Based on this study and other retrospective work evaluating the ACS-NSQIP in head and neck surgery, the tools used to assign risk to patients are inaccurate and may lead to inadequate evaluations. This study serves as a starting point for other studies wishing to compare surgeons and computerized risk calculators. These findings demonstrate the need for larger studies evaluating risk predictions with diverse groups of surgeons and procedures, with the overarching goal of producing highly accurate, specialty-specific risk calculators. This is ever more important as the healthcare world continues to adapt to the emergence of artificial intelligence.

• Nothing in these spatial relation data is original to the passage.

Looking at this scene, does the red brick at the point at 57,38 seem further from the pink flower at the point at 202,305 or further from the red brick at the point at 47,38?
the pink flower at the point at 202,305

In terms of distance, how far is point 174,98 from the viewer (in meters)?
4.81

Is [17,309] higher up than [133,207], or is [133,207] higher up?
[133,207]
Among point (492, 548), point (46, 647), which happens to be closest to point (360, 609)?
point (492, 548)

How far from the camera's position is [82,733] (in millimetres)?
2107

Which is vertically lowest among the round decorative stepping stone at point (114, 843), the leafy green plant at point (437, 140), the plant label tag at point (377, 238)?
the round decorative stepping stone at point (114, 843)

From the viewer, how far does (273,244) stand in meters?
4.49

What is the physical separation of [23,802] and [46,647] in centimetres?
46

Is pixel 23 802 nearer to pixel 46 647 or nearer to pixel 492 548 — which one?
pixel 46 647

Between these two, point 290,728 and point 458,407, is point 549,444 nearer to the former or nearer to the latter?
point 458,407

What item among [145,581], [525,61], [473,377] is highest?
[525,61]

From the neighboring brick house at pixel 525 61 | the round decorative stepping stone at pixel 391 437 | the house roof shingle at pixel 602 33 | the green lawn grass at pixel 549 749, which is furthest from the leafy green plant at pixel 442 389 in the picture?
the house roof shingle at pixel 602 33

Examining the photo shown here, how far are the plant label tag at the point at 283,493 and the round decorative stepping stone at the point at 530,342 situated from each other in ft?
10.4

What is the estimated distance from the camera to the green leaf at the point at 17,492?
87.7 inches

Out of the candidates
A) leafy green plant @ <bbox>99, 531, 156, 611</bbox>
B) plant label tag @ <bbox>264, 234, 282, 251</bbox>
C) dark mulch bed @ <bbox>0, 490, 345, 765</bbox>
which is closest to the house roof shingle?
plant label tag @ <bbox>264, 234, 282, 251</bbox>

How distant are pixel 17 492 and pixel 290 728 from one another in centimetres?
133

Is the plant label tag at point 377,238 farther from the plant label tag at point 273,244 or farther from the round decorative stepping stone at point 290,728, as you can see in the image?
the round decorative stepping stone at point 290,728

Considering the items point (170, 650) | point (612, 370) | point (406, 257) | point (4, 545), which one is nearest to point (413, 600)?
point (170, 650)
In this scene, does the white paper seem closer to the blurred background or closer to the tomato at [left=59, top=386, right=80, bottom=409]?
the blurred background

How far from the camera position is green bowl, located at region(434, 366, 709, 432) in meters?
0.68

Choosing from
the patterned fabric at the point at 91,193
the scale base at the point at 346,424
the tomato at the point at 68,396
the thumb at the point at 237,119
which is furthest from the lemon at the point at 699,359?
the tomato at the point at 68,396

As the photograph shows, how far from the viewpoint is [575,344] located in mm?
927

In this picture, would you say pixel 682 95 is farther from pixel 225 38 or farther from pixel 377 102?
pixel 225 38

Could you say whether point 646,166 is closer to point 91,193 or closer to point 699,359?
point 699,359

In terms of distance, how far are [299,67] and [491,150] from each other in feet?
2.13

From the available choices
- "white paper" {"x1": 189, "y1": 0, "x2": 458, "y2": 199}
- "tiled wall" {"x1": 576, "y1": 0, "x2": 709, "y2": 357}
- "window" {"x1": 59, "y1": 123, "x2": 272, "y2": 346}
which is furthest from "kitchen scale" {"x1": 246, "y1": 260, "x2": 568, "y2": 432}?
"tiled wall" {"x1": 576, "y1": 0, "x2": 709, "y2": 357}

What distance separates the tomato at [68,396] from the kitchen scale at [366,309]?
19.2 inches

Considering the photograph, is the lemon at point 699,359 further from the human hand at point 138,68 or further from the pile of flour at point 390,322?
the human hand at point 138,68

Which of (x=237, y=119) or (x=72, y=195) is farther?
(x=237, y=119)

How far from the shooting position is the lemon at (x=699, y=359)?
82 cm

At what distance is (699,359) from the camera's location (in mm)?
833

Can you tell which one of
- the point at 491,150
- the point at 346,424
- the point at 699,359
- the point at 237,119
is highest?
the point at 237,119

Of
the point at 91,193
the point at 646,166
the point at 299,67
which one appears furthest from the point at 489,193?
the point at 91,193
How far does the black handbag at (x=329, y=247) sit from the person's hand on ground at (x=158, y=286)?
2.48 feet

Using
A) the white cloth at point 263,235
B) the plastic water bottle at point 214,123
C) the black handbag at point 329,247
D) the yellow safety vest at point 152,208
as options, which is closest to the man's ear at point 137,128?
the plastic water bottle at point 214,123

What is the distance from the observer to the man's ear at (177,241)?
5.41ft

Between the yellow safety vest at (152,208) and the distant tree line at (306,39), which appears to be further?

In conclusion, both surgeons and standardized risk calculators are poor predictors of outcomes in head and neck surgery, and neither outperformed a coin toss. The only risk factor that accurately predicts complications is preoperative smoking, although age and type of surgery are also significant. These findings can help guide preoperative decision-making and discussion with patients. More studies are needed to further characterize the accuracy of surgeon predictions and standardized risk calculators in otolaryngology.
Footnotes
Data Availability Statement
Data are available on request.
Declaration of Conflicting Interests
The author(s) declared no potential conflicts of interest with respect to the research, authorship, and/or publication of this article.
Funding
The author(s) disclosed receipt of the following financial support for the research, authorship, and/or publication of this article: The author(s) received an internal grant from the Vanderbilt Institute for Clinical and Translational Research, which was used solely to obtain assistance in complex statistical analysis.
Ethical Approval
The study was approved by the Vanderbilt University Medical Center Institutional Review Board.